**ARTICLE:**
It has taken Zola a long time to step out of the shadow of Serie A's great. At Napoli he also had to contend with the Brazilian Careca as well as the formidable Argentinian, and it was not until he moved to Parma three seasons ago and was switched from midfield to attack that he really came into his own.

Now, aged 29, he has been handed the ultimate accolade: selection ahead of Baggio in the national team as partner to Fabrizio Ravanelli. It has not been one of Arrigo Sacchi's more popular decisions but then few have been. To Sacchi's detractors, Zola epitomises the work ethic which the coach holds so dear at the expense, they believe, of flair.

But that is to do Zola, a player of sharp skills and flawless technique, a disservice, even if to hear him talking it could be the coach himself. Zola, who was included in Sacchi's first selection in November 1991, denies that the accent on "team players" within the squad has been to the detriment of the skill factor, and as a consequence the absence of individualists such as Gianluca Vialli and Beppe Signori. "The Italian squad has many good players," he said. "We work a lot and when a group works a lot they get results. We are prepared to work for that success and if we do not win this tournament I promise you we will play well."

**REQUIRED TASKS:**
**a)** Answer these questions from the passage about Zola:
(i) Which club did Zola join three seasons ago, where he moved from midfield to attack?
(ii) Who is Zola's partner in the national team?
(iii) In what month and year was Zola first included in Sacchi's selection?
**b)** Go on with the passage about Zola from the end of its final sentence.
The material after this text is separate from it.

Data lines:
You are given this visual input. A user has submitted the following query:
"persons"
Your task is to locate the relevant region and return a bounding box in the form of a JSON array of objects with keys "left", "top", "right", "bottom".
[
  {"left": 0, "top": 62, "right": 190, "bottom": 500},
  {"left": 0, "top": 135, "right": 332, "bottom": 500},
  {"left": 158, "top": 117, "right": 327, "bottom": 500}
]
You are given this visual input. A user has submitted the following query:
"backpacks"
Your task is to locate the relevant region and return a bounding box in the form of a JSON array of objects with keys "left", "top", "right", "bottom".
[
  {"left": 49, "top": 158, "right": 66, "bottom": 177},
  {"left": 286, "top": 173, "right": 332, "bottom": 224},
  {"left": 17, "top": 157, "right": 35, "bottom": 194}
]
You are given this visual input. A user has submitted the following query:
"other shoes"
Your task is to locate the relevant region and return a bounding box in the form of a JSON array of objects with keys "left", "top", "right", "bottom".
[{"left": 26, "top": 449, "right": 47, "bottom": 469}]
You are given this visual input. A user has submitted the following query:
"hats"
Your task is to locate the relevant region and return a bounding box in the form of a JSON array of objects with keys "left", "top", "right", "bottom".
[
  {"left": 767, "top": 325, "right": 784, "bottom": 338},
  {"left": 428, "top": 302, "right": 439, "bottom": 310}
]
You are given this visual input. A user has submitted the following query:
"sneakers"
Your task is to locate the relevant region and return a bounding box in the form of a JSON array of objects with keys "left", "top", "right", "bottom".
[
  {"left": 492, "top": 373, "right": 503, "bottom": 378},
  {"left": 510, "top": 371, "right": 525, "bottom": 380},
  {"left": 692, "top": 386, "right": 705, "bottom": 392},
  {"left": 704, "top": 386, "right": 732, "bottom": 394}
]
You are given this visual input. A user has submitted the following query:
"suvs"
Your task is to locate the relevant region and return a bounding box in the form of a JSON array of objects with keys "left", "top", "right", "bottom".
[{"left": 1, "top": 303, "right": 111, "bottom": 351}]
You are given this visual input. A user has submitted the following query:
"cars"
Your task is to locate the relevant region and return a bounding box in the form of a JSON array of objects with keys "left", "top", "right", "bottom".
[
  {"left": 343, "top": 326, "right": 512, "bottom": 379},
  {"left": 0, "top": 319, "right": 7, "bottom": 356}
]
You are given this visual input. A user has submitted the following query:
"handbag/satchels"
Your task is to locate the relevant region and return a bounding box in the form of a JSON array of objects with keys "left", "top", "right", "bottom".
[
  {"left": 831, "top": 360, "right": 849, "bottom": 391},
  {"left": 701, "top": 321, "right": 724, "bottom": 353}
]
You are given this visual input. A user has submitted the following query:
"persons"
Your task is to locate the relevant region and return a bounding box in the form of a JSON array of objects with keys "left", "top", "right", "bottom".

**ANSWERS TO EACH TASK:**
**a)**
(i) Parma
(ii) Fabrizio Ravanelli
(iii) November 1991

**b)**
Such conviction is all the more impressive coming from one as modest as Zola, a humorous, affable little man too. Asked if he might follow some of his fellow Serie A performers to England when his contract with Parma expires in 1998, he replied: "Yes, I believe I can play here. As you can see I am well built for your high-ball game. I remember in Copenhagen two years ago in the Cup-Winners' Cup final I always seemed to be winning the aerial battles with Tony Adams."

His insistence on doing the interview in English, albeit shaky, without recourse to the attendant translator spoke volumes too for his single- mindedness. It may explain why he may eventually have developed such a fine, if not exactly intuitive, understanding with Faustino Asprilla at Parma. Good enough, anyway, to reduce him to tears when the Colombian decided to pack his bags and head for Newcastle last season.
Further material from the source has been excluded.